───── Material to process

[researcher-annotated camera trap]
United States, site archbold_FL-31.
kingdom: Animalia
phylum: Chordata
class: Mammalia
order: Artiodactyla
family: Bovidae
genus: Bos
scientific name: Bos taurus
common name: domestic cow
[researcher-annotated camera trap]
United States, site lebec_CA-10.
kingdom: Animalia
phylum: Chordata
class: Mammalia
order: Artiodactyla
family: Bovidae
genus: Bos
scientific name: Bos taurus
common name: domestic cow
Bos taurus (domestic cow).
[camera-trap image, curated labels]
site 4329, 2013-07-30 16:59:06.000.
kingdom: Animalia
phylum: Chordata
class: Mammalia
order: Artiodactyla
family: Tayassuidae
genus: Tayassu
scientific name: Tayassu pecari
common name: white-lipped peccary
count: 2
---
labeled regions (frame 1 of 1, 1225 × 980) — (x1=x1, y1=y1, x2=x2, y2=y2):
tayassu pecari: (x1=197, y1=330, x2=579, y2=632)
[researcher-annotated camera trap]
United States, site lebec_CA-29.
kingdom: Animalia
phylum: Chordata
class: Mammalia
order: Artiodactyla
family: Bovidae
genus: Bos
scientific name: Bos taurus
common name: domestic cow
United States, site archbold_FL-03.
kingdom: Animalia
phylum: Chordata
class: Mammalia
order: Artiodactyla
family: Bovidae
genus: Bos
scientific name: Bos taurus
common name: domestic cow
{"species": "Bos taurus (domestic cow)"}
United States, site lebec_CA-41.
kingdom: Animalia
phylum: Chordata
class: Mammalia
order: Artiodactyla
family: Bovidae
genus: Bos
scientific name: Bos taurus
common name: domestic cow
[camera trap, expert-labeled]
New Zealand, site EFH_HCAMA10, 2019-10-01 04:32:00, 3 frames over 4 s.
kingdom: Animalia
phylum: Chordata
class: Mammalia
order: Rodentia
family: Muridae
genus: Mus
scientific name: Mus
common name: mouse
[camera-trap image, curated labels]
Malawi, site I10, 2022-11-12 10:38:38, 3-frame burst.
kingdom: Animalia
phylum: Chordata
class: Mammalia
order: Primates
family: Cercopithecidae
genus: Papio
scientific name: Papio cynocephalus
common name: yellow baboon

──────────

Your task> Output only the lines from the one that contains "scientific name: Mus" through the final line of the records, exactly as given.

Answer space>
scientific name: Mus
common name: mouse
[camera-trap image, curated labels]
Malawi, site I10, 2022-11-12 10:38:38, 3-frame burst.
kingdom: Animalia
phylum: Chordata
class: Mammalia
order: Primates
family: Cercopithecidae
genus: Papio
scientific name: Papio cynocephalus
common name: yellow baboon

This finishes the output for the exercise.